• Exercise objective
Reproduce each of the rows below word for word, without changing anything.
(Beginning of The data)
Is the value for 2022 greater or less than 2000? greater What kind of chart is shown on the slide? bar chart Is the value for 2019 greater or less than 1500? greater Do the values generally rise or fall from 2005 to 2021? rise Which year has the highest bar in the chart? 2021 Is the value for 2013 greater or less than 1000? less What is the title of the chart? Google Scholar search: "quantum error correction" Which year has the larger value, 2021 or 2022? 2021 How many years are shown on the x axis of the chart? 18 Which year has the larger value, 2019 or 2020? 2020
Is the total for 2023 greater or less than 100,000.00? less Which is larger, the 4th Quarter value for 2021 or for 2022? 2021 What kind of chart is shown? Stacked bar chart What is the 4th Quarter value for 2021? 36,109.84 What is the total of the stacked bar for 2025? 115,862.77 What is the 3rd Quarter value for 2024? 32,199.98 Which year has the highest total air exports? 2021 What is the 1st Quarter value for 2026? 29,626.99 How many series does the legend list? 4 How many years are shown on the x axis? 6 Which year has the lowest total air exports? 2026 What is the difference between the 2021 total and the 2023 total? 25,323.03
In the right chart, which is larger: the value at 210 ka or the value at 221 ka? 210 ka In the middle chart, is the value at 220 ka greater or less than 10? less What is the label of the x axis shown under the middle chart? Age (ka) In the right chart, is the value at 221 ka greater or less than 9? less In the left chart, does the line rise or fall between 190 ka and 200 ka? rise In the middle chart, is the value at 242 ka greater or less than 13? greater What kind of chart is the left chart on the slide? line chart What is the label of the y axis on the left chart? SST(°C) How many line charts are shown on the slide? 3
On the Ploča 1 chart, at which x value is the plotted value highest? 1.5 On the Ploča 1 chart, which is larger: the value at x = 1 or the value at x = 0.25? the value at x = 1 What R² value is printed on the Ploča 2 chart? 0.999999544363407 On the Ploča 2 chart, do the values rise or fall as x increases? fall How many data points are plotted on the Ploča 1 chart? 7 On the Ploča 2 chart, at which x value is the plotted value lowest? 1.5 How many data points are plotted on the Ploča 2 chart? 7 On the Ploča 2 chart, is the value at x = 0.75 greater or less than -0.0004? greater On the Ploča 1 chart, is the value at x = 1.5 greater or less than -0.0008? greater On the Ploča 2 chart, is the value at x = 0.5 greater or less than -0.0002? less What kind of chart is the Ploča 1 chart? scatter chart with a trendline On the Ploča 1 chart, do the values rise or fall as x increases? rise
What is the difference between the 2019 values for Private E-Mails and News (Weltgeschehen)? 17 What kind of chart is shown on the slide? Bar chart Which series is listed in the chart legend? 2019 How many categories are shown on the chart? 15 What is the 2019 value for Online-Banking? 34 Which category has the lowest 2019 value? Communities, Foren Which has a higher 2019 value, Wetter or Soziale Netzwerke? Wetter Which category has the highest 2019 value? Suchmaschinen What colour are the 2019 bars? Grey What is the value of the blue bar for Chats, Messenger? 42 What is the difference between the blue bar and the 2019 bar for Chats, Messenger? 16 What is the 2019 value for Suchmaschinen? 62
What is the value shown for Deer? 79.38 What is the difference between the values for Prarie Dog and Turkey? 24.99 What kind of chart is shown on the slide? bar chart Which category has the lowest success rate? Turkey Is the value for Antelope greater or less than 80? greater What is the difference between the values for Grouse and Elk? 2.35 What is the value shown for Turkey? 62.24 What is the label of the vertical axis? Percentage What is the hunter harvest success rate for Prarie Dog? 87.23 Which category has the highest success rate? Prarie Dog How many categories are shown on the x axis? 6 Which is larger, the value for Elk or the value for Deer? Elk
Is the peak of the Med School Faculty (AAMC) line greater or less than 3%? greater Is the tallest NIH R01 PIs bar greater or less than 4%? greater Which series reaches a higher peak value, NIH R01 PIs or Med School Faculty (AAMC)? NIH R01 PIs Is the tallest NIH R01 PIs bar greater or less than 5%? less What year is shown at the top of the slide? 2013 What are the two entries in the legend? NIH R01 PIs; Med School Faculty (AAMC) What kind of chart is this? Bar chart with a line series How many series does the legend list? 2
(End of The data)
• Worked solution
Is the value for 2022 greater or less than 2000? greater What kind of chart is shown on the slide? bar chart Is the value for 2019 greater or less than 1500? greater Do the values generally rise or fall from 2005 to 2021? rise Which year has the highest bar in the chart? 2021 Is the value for 2013 greater or less than 1000? less What is the title of the chart? Google Scholar search: "quantum error correction" Which year has the larger value, 2021 or 2022? 2021 How many years are shown on the x axis of the chart? 18 Which year has the larger value, 2019 or 2020? 2020
Is the total for 2023 greater or less than 100,000.00? less Which is larger, the 4th Quarter value for 2021 or for 2022? 2021 What kind of chart is shown? Stacked bar chart What is the 4th Quarter value for 2021? 36,109.84 What is the total of the stacked bar for 2025? 115,862.77 What is the 3rd Quarter value for 2024? 32,199.98 Which year has the highest total air exports? 2021 What is the 1st Quarter value for 2026? 29,626.99 How many series does the legend list? 4 How many years are shown on the x axis? 6 Which year has the lowest total air exports? 2026 What is the difference between the 2021 total and the 2023 total? 25,323.03
In the right chart, which is larger: the value at 210 ka or the value at 221 ka? 210 ka In the middle chart, is the value at 220 ka greater or less than 10? less What is the label of the x axis shown under the middle chart? Age (ka) In the right chart, is the value at 221 ka greater or less than 9? less In the left chart, does the line rise or fall between 190 ka and 200 ka? rise In the middle chart, is the value at 242 ka greater or less than 13? greater What kind of chart is the left chart on the slide? line chart What is the label of the y axis on the left chart? SST(°C) How many line charts are shown on the slide? 3
On the Ploča 1 chart, at which x value is the plotted value highest? 1.5 On the Ploča 1 chart, which is larger: the value at x = 1 or the value at x = 0.25? the value at x = 1 What R² value is printed on the Ploča 2 chart? 0.999999544363407 On the Ploča 2 chart, do the values rise or fall as x increases? fall How many data points are plotted on the Ploča 1 chart? 7 On the Ploča 2 chart, at which x value is the plotted value lowest? 1.5 How many data points are plotted on the Ploča 2 chart? 7 On the Ploča 2 chart, is the value at x = 0.75 greater or less than -0.0004? greater On the Ploča 1 chart, is the value at x = 1.5 greater or less than -0.0008? greater On the Ploča 2 chart, is the value at x = 0.5 greater or less than -0.0002? less What kind of chart is the Ploča 1 chart? scatter chart with a trendline On the Ploča 1 chart, do the values rise or fall as x increases? rise
What is the difference between the 2019 values for Private E-Mails and News (Weltgeschehen)? 17 What kind of chart is shown on the slide? Bar chart Which series is listed in the chart legend? 2019 How many categories are shown on the chart? 15 What is the 2019 value for Online-Banking? 34 Which category has the lowest 2019 value? Communities, Foren Which has a higher 2019 value, Wetter or Soziale Netzwerke? Wetter Which category has the highest 2019 value? Suchmaschinen What colour are the 2019 bars? Grey What is the value of the blue bar for Chats, Messenger? 42 What is the difference between the blue bar and the 2019 bar for Chats, Messenger? 16 What is the 2019 value for Suchmaschinen? 62
What is the value shown for Deer? 79.38 What is the difference between the values for Prarie Dog and Turkey? 24.99 What kind of chart is shown on the slide? bar chart Which category has the lowest success rate? Turkey Is the value for Antelope greater or less than 80? greater What is the difference between the values for Grouse and Elk? 2.35 What is the value shown for Turkey? 62.24 What is the label of the vertical axis? Percentage What is the hunter harvest success rate for Prarie Dog? 87.23 Which category has the highest success rate? Prarie Dog How many categories are shown on the x axis? 6 Which is larger, the value for Elk or the value for Deer? Elk
Is the peak of the Med School Faculty (AAMC) line greater or less than 3%? greater Is the tallest NIH R01 PIs bar greater or less than 4%? greater Which series reaches a higher peak value, NIH R01 PIs or Med School Faculty (AAMC)? NIH R01 PIs Is the tallest NIH R01 PIs bar greater or less than 5%? less What year is shown at the top of the slide? 2013 What are the two entries in the legend? NIH R01 PIs; Med School Faculty (AAMC) What kind of chart is this? Bar chart with a line series How many series does the legend list? 2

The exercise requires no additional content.